Notfallzulassungen für Pflanzenschutzmittel, Entwicklung des Pflanzenschutzes
der Abgeordneten Stephan Protschka, Berengar Elsner von Gronow, Peter Felser, Franziska Gminder, Wilhelm von Gottberg, Thomas Ehrhorn, Johannes Huber, Enrico Komning und der Fraktion der AfD
Vorbemerkung
In den letzten Jahren sind aufgrund des Umweltschutzes vermehrt Pflanzenschutzmittel verboten worden (https://www.bvl.bund.de/DE/Arbeitsbereiche/04_Pflanzenschutzmittel/01_Aufgaben/02_ZulassungPSM/01_ZugelPSM/03_Widerrufe/psm_ZugelPSM_widerrufe_node.html). Wenn jedoch eine Gefahr für die Gesundheit und den Schutz von Kulturpflanzen nicht anders abzuwenden ist, dürfen Verbände, Behörden, Firmen und Hersteller von Pflanzenschutzmitteln einen Antrag auf Notfallzulassung stellen (https://www.bvl.bund.de/DE/Arbeitsbereiche/04_Pflanzenschutzmittel/01_Aufgaben/02_ZulassungPSM/01_ZugelPSM/02_Notfallzulassungen/psm_ZugelPSM_notfallzulassungen_basepage.html). Die nach Ansicht der Fragesteller zusätzlich langsame Bearbeitung von Anträgen zur Zulassung von Pflanzenschutzmittel führt zu einer Häufung der Notfallzulassungen, da ein Ersatz für das Pflanzenschutzmittel, welches verboten worden ist, fehlt. Kritik äußerte auch der stellvertretende Vorsitzende des Bundesauschusses für Obst und Gemüse (https://www.iva.de/newsroom/pressemitteilungen/obst-und-gemuese-anbauer-rechnen-mit-steigenden-importen). Durch die unzureichende Verfügbarkeit von Wirkstoffen sei man von den Notfallzulassungen abhängig, und eine Planungssicherheit könne nicht gegeben werden (ebd.).
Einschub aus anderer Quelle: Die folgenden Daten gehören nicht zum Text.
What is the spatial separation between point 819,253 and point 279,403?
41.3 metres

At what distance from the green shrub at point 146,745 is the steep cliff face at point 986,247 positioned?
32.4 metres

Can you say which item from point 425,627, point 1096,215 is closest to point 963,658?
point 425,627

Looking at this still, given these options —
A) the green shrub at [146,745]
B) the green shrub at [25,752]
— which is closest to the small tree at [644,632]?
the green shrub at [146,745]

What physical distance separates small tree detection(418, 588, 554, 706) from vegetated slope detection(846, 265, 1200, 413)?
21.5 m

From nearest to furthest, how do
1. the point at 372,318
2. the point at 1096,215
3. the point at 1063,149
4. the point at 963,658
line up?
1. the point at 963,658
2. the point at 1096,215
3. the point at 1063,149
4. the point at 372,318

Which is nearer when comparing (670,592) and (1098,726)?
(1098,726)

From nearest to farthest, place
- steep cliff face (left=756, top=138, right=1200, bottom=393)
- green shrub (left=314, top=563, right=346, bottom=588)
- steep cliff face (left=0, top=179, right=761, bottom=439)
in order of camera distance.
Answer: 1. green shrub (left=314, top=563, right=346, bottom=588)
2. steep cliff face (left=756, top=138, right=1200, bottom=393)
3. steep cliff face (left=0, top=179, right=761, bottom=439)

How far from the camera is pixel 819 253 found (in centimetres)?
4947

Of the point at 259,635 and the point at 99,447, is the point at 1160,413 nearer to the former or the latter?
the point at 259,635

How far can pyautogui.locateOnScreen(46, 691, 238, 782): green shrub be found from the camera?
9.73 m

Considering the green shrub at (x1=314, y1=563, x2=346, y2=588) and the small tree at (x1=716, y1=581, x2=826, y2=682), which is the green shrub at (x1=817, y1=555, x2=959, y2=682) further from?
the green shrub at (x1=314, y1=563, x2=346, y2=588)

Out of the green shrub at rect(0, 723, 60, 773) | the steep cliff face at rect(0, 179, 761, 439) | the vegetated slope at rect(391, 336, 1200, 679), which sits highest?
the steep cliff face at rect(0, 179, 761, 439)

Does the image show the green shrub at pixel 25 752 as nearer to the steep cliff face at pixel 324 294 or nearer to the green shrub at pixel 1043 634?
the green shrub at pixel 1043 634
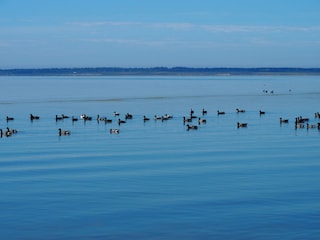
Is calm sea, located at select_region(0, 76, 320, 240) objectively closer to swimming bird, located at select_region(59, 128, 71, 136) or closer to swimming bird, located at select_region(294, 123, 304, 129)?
swimming bird, located at select_region(59, 128, 71, 136)

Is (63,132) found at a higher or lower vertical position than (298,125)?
lower

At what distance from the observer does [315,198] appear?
23047 mm

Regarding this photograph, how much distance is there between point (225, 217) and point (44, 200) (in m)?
6.23

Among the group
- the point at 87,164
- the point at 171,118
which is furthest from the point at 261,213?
the point at 171,118

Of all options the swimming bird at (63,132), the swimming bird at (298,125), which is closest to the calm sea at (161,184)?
the swimming bird at (63,132)

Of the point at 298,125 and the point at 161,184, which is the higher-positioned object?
the point at 298,125

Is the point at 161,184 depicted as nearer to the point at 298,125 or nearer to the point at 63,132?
the point at 63,132

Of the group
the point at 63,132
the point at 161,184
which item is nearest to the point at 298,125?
the point at 63,132

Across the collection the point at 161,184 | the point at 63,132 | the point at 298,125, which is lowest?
the point at 161,184

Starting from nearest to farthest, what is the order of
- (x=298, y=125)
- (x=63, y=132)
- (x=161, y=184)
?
(x=161, y=184) → (x=63, y=132) → (x=298, y=125)

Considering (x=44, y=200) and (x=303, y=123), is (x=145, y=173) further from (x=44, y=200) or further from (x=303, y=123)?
(x=303, y=123)

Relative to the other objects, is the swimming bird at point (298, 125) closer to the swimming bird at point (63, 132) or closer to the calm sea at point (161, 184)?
the calm sea at point (161, 184)

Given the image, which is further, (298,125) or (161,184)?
(298,125)

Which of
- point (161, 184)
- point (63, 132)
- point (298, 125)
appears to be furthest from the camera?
point (298, 125)
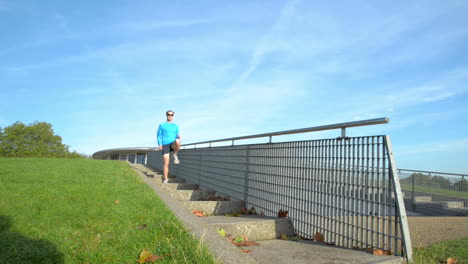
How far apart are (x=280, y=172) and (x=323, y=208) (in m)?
1.04

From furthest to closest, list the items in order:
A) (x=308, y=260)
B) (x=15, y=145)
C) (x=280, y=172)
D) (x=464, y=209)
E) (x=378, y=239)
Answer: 1. (x=15, y=145)
2. (x=464, y=209)
3. (x=280, y=172)
4. (x=378, y=239)
5. (x=308, y=260)

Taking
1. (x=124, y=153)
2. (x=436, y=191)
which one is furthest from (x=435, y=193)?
(x=124, y=153)

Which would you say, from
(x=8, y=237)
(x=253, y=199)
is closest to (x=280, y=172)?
(x=253, y=199)

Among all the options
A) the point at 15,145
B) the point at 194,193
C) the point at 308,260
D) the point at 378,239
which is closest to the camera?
the point at 308,260

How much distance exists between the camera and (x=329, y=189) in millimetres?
3793

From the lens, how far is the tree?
4956 cm

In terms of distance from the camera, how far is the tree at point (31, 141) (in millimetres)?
49562

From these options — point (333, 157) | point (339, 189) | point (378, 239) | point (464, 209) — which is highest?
point (333, 157)

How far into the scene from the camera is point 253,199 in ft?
18.2

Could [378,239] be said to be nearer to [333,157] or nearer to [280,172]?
[333,157]

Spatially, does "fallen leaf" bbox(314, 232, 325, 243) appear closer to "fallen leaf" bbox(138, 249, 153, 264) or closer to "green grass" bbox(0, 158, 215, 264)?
"green grass" bbox(0, 158, 215, 264)

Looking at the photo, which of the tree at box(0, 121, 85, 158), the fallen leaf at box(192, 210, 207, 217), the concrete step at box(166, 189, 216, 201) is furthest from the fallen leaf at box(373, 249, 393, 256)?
the tree at box(0, 121, 85, 158)

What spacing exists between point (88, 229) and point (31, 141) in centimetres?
5661

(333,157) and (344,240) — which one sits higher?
(333,157)
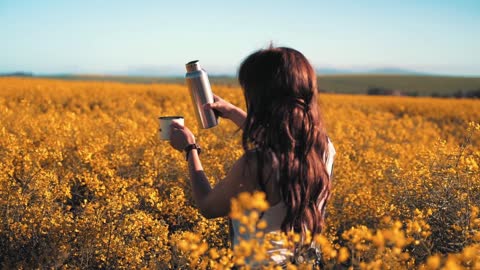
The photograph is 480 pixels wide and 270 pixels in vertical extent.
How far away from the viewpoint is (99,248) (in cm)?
338

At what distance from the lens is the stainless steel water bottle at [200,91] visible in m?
2.38

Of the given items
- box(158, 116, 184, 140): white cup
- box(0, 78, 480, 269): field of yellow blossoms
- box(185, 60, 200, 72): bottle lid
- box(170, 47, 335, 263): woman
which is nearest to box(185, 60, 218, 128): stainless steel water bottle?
box(185, 60, 200, 72): bottle lid

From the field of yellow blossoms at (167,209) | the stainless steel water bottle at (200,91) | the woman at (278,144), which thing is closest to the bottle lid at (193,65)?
the stainless steel water bottle at (200,91)

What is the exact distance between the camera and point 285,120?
1923mm

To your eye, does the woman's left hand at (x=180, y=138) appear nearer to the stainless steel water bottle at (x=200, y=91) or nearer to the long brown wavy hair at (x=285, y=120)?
the stainless steel water bottle at (x=200, y=91)

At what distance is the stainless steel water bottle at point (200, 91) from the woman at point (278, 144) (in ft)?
1.38

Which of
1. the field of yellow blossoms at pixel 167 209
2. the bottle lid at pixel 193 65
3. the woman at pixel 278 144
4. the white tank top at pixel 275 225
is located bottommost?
the field of yellow blossoms at pixel 167 209

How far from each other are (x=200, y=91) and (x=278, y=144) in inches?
25.3

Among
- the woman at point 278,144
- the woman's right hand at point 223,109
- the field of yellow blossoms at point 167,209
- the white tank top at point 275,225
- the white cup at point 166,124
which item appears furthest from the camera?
the woman's right hand at point 223,109

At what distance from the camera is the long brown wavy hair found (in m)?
1.92

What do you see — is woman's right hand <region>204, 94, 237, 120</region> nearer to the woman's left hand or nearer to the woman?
the woman's left hand

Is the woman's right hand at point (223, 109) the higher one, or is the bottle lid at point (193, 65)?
the bottle lid at point (193, 65)

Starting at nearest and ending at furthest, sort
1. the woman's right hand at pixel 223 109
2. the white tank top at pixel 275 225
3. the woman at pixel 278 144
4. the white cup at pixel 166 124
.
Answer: the woman at pixel 278 144, the white tank top at pixel 275 225, the white cup at pixel 166 124, the woman's right hand at pixel 223 109

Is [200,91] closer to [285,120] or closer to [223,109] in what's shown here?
[223,109]
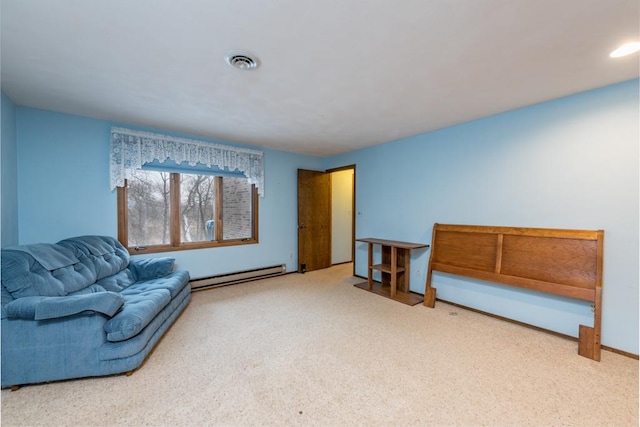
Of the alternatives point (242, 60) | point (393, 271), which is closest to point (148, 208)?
point (242, 60)

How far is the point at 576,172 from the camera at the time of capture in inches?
95.1

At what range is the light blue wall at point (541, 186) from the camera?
2191mm

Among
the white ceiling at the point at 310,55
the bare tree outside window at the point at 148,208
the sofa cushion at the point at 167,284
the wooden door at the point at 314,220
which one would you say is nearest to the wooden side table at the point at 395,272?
the wooden door at the point at 314,220

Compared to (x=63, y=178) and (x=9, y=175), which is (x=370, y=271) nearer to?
(x=63, y=178)

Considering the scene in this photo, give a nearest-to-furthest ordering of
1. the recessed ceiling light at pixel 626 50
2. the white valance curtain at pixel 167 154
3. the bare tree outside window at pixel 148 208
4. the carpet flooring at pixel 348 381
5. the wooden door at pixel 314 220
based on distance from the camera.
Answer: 1. the carpet flooring at pixel 348 381
2. the recessed ceiling light at pixel 626 50
3. the white valance curtain at pixel 167 154
4. the bare tree outside window at pixel 148 208
5. the wooden door at pixel 314 220

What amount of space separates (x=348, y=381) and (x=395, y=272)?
6.55 ft

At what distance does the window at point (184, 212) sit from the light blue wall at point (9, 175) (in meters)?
0.86

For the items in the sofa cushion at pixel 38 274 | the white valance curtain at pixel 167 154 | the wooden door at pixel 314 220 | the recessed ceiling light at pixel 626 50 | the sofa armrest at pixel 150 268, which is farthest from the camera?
the wooden door at pixel 314 220

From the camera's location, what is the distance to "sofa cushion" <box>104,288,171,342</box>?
6.09ft

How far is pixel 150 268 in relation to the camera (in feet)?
9.98

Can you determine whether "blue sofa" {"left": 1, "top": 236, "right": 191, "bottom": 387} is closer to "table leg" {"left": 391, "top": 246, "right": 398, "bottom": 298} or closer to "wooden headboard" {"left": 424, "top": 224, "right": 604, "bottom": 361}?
"table leg" {"left": 391, "top": 246, "right": 398, "bottom": 298}

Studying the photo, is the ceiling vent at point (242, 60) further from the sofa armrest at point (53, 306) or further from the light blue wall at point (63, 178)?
the light blue wall at point (63, 178)

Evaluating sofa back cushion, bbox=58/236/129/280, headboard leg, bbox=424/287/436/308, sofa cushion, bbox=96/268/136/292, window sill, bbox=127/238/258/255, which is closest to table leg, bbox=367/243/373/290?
headboard leg, bbox=424/287/436/308

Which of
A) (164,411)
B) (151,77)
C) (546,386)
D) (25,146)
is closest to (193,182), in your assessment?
(25,146)
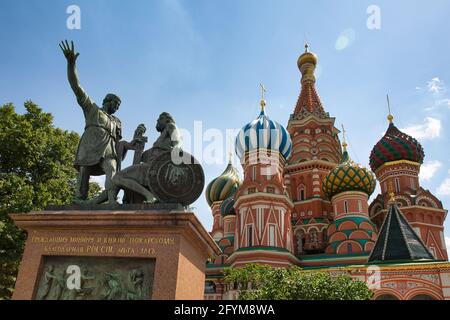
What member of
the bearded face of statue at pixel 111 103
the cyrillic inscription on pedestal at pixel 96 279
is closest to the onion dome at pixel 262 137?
the bearded face of statue at pixel 111 103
Wir fragen die Bundesregierung:
Fragen8
Hat die Bundesregierung Kenntnisse, welche Notfallzulassungen im Zeitraum 2013 bis 2019 erteilt worden sind?
Wie viele Notfallzulassungen sind jeweils für Insektizide, Herbizide und Fungizide beantragt worden (bitte nach Jahr aufschlüsseln)?
Hat die Bundesregierung Kenntnisse darüber, für welche Pflanzenschutzmittel wiederholt Notfallzulassungen erteilt worden sind?
Welche Kenntnisse hat die Bundesregierung zu einer prozentualen Verteilung der Antragsteller, also Verbände, Behörden, Firmen und Hersteller von Pflanzenschutzmitteln, bei Notfallzulassungen?
Inwieweit äußert sich die Bundesregierung zu einer Resistenzbildung durch die notfallzulassungsbedingte Unterdosierung als einem kleinen Mosaikstein der Probleme im Bereich des Pflanzenschutzes?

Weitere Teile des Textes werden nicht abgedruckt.